Jones was recognized Saturday at the Oklahoma Basketball Coaches Association’s All-State basketball games when he was named OBCA coach of the year. It was the latest piece of hardware for Jones and Garber after he led the Wolverines to their second-ever Class A state basketball title in March with a thrilling double overtime win over Arapaho-Butler.
However, Jones sees the coaching honor as being about more than him.
“It’s a team award because our team has really good players and I’ve had really good assistants with Rashad Sullivan and Dallas Hunt, but at some point it’s just my name that gets out there,” Jones said on Tuesday. “It’s almost a little embarrassing.”
Still, Jones should be used to the recognition at this point, having also claimed top coaching honors as Skeltur Conference coach of the year and from the Tulsa World, among others this past season.
Getting the award from OBCA though carries some special significance.
“It means a lot,” Jones said. “I have been a member of the OBCA for a long time and so many coaches I respect are officers in that organization and in the hall of fame of the organization. It’s one of those statewide awards that is definitely special. When it’s a statewide award it carries a little more weight.”
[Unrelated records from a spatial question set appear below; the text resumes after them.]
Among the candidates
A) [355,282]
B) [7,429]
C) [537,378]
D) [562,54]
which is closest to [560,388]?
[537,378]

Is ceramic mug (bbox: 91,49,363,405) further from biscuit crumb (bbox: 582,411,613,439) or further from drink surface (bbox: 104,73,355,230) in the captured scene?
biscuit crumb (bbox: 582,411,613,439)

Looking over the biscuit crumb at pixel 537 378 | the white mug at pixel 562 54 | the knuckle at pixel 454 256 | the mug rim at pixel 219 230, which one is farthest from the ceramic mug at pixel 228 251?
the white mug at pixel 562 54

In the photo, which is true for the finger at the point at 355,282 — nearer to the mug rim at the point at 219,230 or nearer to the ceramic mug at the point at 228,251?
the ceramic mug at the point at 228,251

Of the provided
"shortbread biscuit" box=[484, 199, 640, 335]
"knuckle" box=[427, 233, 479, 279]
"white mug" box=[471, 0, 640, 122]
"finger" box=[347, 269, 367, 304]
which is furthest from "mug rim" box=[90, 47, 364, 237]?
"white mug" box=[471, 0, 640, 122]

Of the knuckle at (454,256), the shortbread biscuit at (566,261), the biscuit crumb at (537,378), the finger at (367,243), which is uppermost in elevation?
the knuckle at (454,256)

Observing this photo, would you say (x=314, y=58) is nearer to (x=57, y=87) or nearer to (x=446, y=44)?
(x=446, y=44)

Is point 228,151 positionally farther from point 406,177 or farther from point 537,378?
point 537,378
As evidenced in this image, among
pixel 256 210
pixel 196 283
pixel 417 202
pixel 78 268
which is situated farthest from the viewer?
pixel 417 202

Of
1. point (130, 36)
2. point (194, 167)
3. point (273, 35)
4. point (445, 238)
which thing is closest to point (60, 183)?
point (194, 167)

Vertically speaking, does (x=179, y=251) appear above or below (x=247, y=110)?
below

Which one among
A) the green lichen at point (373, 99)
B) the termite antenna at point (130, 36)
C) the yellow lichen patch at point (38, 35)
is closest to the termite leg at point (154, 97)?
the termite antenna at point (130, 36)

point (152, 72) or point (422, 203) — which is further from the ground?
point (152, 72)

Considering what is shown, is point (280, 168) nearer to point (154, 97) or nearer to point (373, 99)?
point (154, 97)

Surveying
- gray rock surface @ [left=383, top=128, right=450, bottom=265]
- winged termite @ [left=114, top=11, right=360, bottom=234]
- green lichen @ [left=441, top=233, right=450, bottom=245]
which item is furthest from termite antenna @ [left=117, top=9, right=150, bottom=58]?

Prior to taking on the Garber boys basketball job, Jones had prior coaching experience at Pawhuska, Enid and Grove.
His 2019-2020 Garber squad went 26-4 and dominated most of the teams that had the misfortune of coming up against the Wolverines.
Garber finished the season by winning 18 straight games. Three of its four losses came in the tough early season Tournament of Champions in Tulsa where the Wolverines went up against larger schools, including the No.1 ranked teams in Class 5A (Del City) and 3A (Millwood) and No. 7 Class 2A Okemah. It lost by one point to Okemah and hung tough with Del City and Millwood.
“We were in three wars against really, really tough competition,” Jones said shortly after the tournament. “And that can only make us better.”
It certainly paid off as the Wolverines rolled to a Skeltur Conference Tournament championship with a 72-42 win over Pioneer and then carried that momentum into the state tournament.
Two of Garber’s starters, T.J. Bennett and Taye Sullivan, were voted by area coaches to the Enid News & Eagle’s All-Northwest Oklahoma boys basketball first team. Sha Martin was voted second team with Ty Chester earning honorable mention.
“It’s (coaching) been so rewarding in so many ways and so much so more than the awards,” Jones said. “It’s the opportunity to coach with Rashad and Dallas and to coach really good kids. They’re talented obviously. We don’t win a state championship without talented players, but they’re fun to coach. I leave the gym almost every day feeling like we got something done and it was productive. Good practices. Good attitudes. It’s really just been more rewarding than I ever thought it could be.”
Jones also feels fortunate Garber was able to play for a title at all. Shortly after the completion of the Class A and Class B state tournament finals, the state tournament for Classes 2A-6A was canceled due to the coronavirus pandemic. He felt it particularly for his colleagues.
“I was traveling to the 2A tournament on a Thursday the next week (after winning the Class A crown) and planning to watch Cashion and Hooker play at 2 p.m. in Yukon and it’s maybe 11:30 a.m. that word started coming out that it’s probably going to be canceled and that’s when it hit just how fortunate we were.
“John Hardaway, coach and a great friend of mine at (Class 2A) Cashion, and (Class 6A) Booker T. Washington coach Conley Phipps both had a great chance to win their class. I just put myself in their shoes and just how devastating that was for them and it just makes me very blessed that we got to do what we got to do.”
Back to school: Jones said Garber is set to resume classroom teaching with the start of the new school year, which begins Aug. 6 for the students with teachers reporting the preceding Monday.
“It’s challenging,” he said when discussing the reality of returning after schools were shut down due to the coronavirus. “We’re screening kids at the door, we’re limiting our visitors.” He said masks are optional at this time, but if a teacher asks a student to put one on that is an option.
“Some schools are backing their start dates up, but I really believe, and our board believes, that the sooner we can get around kids the better. Especially if there’s another shutdown, that’s more valuable than putting it off and never seeing the kids for the entire year. Our kids have been out since March and we just feel like it’s super important. They have missed so many things and it will be good to get back with them.”